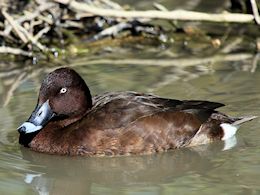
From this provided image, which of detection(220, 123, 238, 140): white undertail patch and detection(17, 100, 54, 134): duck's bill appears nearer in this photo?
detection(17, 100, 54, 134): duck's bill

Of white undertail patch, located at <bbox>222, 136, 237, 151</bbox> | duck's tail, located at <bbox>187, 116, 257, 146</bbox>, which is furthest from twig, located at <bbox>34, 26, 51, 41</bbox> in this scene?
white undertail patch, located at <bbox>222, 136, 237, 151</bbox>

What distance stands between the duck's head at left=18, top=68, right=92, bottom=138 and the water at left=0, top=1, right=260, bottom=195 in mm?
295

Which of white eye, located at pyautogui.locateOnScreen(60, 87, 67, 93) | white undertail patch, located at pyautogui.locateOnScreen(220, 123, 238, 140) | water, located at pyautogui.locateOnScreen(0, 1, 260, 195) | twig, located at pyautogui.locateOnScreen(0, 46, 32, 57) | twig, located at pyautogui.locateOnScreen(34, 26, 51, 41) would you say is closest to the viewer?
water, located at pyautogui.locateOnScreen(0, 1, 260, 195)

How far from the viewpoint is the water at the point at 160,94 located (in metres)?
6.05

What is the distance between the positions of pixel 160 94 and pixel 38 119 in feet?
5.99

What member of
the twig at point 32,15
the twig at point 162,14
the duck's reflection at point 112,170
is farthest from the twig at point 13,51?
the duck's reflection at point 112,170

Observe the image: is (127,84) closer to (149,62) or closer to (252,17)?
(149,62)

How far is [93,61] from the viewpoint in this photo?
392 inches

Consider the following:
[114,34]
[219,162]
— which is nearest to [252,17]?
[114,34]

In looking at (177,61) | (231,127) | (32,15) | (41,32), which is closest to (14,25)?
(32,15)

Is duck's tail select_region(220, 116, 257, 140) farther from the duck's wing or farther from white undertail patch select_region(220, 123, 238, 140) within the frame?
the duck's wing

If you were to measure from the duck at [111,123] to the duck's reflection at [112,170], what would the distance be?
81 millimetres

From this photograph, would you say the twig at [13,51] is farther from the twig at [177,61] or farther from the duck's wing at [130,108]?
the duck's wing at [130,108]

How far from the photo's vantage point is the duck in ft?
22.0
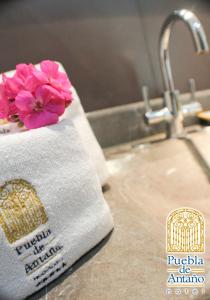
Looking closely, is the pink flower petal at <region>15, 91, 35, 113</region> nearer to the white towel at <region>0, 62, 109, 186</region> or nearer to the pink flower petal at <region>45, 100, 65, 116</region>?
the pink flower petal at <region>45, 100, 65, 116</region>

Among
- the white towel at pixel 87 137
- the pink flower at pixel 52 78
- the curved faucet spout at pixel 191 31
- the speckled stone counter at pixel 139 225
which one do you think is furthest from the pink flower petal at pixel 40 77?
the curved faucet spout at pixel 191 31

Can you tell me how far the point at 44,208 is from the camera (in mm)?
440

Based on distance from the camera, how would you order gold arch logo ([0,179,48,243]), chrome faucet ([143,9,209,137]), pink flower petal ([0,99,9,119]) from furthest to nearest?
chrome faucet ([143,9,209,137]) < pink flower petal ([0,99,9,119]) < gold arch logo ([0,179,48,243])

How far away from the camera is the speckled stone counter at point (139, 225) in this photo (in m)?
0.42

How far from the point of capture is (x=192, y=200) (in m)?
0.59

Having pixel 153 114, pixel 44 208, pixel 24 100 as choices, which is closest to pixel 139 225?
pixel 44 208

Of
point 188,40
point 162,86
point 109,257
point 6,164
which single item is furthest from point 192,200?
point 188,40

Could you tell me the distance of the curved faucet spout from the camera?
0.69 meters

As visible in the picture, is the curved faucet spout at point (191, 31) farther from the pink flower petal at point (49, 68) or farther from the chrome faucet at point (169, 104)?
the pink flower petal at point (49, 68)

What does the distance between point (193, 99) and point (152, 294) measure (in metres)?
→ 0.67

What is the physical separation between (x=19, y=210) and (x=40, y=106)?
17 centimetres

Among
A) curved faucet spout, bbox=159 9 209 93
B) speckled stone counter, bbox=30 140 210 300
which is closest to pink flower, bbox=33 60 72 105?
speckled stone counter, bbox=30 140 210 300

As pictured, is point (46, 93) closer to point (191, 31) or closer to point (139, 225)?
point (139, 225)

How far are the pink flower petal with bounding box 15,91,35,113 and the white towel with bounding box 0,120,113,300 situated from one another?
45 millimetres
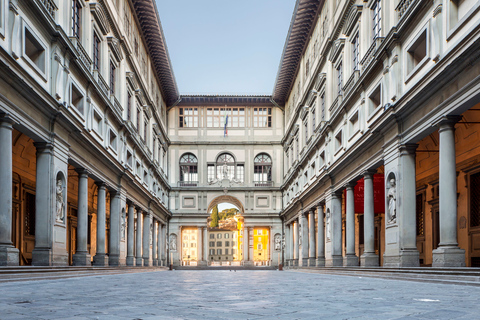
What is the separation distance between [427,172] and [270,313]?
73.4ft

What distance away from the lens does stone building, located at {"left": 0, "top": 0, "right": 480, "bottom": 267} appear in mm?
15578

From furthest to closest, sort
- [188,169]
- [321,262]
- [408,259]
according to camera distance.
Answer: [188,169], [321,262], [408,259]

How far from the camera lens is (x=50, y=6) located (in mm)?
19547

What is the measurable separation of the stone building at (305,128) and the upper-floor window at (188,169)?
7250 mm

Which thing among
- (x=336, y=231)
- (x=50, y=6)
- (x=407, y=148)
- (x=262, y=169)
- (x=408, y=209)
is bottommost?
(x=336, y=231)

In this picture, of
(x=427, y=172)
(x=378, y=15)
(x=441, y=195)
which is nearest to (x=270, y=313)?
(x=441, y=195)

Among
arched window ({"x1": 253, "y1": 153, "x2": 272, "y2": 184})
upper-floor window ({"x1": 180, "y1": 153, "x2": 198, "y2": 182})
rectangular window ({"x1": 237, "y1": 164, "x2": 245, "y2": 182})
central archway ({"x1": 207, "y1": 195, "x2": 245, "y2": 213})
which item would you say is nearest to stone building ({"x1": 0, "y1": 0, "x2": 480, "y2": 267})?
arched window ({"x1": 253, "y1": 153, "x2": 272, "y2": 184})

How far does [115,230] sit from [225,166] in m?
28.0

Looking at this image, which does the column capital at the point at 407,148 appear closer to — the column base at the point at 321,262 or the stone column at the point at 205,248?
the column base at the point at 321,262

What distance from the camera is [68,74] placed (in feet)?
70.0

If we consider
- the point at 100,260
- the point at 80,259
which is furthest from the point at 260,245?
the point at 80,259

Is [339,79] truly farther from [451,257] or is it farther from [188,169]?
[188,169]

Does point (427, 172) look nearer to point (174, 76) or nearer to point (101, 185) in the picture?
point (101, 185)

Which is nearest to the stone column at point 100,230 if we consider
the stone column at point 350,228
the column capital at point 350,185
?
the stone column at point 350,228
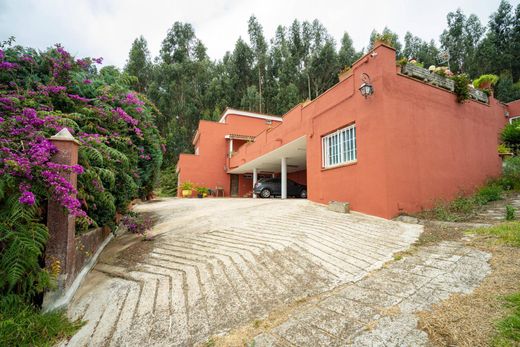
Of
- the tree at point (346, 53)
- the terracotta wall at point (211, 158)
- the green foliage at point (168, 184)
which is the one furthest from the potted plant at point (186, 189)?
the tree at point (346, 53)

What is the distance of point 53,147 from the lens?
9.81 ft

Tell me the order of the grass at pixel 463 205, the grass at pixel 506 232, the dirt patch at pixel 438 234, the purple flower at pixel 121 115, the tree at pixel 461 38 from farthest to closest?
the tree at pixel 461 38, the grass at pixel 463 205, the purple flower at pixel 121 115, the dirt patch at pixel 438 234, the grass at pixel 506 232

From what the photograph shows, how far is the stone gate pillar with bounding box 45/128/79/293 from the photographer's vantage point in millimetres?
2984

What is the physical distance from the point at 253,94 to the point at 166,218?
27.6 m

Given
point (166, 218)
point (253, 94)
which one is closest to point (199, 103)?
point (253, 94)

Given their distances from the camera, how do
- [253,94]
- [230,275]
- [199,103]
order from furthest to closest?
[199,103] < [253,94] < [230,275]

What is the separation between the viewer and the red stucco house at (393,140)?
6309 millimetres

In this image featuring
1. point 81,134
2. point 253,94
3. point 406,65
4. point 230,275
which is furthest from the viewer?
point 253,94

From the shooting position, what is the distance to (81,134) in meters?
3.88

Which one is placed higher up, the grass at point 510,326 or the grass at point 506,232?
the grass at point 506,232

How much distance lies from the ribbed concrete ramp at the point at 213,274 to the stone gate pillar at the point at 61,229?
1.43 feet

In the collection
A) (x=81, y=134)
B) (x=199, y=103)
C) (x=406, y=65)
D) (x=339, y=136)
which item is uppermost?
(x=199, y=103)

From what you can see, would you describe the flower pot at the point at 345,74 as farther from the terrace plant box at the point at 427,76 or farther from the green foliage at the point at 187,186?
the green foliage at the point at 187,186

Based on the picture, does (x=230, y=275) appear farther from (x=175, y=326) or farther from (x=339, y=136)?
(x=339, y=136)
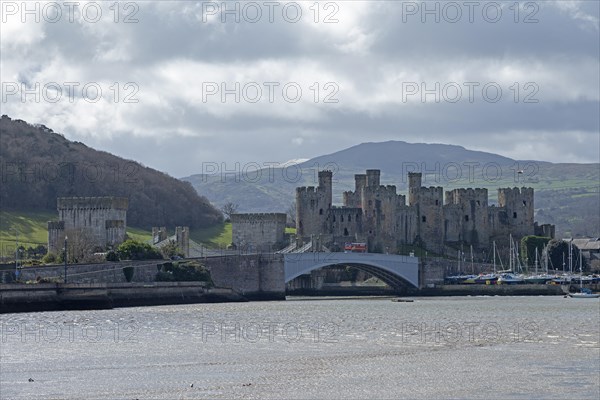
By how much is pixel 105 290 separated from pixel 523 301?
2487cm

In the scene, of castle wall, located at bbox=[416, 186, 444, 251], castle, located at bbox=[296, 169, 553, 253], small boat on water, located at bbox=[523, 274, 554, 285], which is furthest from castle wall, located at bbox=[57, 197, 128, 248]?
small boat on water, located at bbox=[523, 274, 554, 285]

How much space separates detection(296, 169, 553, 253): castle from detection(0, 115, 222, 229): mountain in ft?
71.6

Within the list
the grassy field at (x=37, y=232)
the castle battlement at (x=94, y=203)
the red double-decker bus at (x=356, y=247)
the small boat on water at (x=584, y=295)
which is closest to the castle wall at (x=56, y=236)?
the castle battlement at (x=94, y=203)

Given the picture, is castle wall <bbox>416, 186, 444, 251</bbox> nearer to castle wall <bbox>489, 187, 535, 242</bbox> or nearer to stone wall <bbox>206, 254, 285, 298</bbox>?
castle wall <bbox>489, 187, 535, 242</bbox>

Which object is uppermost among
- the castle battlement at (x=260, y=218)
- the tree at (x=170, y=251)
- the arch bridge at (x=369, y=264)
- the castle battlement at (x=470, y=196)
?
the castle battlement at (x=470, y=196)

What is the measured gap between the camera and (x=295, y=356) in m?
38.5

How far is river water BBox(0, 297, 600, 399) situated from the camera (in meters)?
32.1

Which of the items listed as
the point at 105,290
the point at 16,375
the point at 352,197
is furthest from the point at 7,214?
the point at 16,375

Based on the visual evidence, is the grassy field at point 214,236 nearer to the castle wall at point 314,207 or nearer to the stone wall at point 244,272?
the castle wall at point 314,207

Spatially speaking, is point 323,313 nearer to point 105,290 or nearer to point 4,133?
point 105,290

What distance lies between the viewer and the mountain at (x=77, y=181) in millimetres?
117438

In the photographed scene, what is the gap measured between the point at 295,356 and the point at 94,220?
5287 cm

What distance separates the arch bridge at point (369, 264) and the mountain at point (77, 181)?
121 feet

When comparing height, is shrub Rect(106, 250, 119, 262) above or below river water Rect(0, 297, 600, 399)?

----------------------------------------

* [Written exercise]: Copy the rows starting at the one that contains "How far from the point" and ending at the one that contains "0.69 meters". In them, switch "furthest" to "farthest" and leave everything else unchanged.

* [Final result]:
How far from the point of capture is (x=192, y=200) (in m)?
0.59

Having pixel 153 114, pixel 44 208, pixel 24 100 as choices, which is closest to pixel 139 225?
pixel 44 208

Of
point 188,40
point 162,86
point 109,257
point 6,164
which single item is farthest from point 192,200?
point 188,40

Could you tell me the distance of the curved faucet spout from the camera?
0.69 meters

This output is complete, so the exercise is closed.